Armadillos Read online

Page 17


  ‘Nothing today, Duke.’

  I scanned the empty booths in case Mr Dee was sitting in a darkened corner. Duke glanced up at me and a spark of interest flashed across his face as he took in my bandaged hand.

  ‘What you do there, sugar pie?’

  He played with his glass on the counter and examined his nails while he waited for my reply.

  ‘Uh, I ran into a bit of trouble.’

  He looked suddenly serious and turned his fake eyes on me. ‘Duke don’t like trouble, Aggie.’

  ‘Not serious. Just domestic shit. You know how it goes.’

  ‘Sure,’ he smiled and turned to refill his glass. ‘Duke knows how it goes.’

  ‘Could I get a coke?’ I asked, as I forced myself closer to him and hopped onto a bar stool. He bent down and got a can from the fridge behind him. He pinged back the ring and passed it over. I took a swallow and the bubbles made me burp. He grimaced.

  ‘Excuse me,’ I covered my mouth too late. He shook his head in disgust and went back to his book. I took a good look around the place. No one here but the two of us. ‘I gotta meet Mr Dee, Duke. You seen him? I don’t know what he looks like.’

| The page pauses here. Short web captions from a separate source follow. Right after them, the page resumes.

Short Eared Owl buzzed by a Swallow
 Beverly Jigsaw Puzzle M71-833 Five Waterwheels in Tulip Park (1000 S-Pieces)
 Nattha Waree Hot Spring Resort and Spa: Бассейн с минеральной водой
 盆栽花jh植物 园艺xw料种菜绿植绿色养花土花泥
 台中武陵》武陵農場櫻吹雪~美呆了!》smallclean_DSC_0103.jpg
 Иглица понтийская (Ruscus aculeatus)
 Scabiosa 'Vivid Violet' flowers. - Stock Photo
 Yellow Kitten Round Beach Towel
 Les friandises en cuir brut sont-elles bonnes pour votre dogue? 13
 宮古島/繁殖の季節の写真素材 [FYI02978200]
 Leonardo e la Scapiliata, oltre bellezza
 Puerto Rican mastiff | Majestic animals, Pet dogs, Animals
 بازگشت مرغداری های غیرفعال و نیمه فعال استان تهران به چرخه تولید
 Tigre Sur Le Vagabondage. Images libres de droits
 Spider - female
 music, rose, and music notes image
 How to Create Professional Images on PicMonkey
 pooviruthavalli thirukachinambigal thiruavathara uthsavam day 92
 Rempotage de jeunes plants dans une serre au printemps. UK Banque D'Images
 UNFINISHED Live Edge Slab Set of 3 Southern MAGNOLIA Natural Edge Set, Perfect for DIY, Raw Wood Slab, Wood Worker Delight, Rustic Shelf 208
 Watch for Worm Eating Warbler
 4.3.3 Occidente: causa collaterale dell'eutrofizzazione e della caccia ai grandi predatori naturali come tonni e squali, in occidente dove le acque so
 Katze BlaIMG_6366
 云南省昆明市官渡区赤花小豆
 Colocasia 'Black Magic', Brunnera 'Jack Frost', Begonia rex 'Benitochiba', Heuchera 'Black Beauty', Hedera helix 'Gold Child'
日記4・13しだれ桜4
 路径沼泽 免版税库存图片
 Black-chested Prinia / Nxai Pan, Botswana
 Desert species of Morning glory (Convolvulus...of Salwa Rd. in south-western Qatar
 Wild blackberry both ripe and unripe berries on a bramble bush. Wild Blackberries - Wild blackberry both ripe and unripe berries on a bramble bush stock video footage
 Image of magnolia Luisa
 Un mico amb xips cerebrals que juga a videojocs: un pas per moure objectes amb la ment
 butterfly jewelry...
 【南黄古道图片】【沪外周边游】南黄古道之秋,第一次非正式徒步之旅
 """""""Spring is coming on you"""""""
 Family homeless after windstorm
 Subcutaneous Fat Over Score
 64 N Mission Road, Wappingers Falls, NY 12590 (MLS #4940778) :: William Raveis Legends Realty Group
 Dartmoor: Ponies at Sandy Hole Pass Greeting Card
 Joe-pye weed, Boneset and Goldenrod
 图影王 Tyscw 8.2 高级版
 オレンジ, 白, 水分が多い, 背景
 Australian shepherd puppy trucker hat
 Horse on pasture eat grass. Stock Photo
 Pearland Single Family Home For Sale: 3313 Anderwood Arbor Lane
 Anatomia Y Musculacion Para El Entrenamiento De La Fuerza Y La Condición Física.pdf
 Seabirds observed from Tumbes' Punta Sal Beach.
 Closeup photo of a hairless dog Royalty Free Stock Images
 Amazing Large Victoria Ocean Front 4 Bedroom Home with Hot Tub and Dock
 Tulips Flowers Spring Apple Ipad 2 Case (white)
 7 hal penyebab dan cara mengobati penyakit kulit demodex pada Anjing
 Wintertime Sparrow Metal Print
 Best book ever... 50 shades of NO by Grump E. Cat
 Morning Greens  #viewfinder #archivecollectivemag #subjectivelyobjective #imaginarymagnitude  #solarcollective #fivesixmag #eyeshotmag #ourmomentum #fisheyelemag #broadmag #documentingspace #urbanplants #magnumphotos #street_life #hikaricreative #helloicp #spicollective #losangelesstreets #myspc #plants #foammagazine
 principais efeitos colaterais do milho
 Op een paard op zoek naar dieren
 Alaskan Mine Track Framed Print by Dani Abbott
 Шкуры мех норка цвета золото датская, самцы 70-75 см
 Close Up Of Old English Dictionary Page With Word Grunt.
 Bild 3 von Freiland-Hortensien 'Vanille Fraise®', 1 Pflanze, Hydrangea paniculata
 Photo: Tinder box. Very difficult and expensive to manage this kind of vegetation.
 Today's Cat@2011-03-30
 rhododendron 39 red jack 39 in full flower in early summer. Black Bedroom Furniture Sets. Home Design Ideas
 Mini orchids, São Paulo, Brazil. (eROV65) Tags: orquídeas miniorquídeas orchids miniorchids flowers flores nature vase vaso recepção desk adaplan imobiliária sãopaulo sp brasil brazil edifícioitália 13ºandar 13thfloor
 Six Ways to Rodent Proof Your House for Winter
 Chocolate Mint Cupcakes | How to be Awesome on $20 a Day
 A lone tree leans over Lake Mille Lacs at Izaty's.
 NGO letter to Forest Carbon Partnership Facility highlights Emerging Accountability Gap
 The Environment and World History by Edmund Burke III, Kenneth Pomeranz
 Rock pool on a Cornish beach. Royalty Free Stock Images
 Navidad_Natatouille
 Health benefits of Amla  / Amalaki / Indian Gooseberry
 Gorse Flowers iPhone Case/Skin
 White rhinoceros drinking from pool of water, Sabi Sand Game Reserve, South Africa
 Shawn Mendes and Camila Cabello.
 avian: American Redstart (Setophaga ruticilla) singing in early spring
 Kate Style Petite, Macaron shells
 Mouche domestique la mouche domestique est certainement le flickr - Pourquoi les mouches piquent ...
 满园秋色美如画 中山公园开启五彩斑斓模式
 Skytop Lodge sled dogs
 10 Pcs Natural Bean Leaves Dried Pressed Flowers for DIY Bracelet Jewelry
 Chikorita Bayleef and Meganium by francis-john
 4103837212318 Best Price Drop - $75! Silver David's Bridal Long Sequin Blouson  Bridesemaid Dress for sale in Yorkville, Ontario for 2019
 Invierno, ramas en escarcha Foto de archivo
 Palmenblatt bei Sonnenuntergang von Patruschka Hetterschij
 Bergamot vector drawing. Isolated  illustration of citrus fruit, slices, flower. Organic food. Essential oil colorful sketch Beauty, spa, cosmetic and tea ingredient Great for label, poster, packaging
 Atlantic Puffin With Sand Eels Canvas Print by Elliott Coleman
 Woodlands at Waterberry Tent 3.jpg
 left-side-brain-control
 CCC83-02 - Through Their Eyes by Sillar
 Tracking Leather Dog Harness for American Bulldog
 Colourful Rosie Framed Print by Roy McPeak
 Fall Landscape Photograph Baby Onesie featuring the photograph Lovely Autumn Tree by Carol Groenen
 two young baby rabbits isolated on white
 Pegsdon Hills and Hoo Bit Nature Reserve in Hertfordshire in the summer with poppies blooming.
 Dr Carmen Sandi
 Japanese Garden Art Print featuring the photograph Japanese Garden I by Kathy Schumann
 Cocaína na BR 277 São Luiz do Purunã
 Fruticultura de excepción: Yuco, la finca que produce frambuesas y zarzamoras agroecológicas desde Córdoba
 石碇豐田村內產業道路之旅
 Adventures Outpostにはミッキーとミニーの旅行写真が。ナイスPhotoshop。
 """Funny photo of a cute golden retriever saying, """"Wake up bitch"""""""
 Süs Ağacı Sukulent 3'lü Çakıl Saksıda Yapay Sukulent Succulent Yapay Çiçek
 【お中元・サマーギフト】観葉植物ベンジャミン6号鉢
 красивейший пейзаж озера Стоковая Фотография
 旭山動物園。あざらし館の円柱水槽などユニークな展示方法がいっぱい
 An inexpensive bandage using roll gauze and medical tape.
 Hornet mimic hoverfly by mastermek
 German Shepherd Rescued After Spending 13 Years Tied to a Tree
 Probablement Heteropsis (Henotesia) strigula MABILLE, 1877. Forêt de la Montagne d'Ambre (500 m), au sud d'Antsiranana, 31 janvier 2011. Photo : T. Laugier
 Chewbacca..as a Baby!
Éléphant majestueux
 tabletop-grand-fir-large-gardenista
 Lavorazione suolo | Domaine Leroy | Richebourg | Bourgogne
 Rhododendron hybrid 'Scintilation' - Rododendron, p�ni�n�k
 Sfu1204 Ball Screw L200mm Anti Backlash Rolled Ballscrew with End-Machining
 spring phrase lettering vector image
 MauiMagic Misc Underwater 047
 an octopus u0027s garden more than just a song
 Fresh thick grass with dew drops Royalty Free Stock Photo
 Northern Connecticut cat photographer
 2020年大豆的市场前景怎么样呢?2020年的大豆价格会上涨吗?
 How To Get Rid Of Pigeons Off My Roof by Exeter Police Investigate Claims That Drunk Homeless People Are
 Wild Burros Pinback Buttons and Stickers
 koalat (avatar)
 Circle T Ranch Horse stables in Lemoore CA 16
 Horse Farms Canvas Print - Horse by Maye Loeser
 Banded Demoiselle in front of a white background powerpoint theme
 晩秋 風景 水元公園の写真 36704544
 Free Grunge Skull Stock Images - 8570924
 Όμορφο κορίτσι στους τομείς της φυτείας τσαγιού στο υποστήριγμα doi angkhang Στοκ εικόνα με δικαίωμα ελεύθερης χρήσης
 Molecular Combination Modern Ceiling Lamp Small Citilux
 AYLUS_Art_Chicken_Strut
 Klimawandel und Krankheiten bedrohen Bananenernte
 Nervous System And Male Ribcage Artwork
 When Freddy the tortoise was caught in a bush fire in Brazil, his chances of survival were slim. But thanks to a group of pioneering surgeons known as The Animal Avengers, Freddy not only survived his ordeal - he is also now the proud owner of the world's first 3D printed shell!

  In the dingy half light of the bar, the intensity of his gaze almost pushed me off my seat.

  ‘Mr Dee, huh?’ he said, quietly. He laid his book face down on the counter. In tiny writing, sandwiched between the giant letters of the author’s name, was the book’s title: Sinners. I felt heat prickle my chest and redden my cheeks.

  ‘Tell me,’ he continued. ‘How’s Freak these days?’

  ‘She’s real sick,’ I lied. ‘That’s why I’m here. She sent me.’

  Duke laughed but not in a humorous way. ‘Did she? Interesting.’

  I crossed my arms over my chest. He wasn’t even trying to disguise it. His eyes were all over me. ‘Freak keeps real bad health, don’t she?’ he spat. ‘That’s more than once she’s let me down.’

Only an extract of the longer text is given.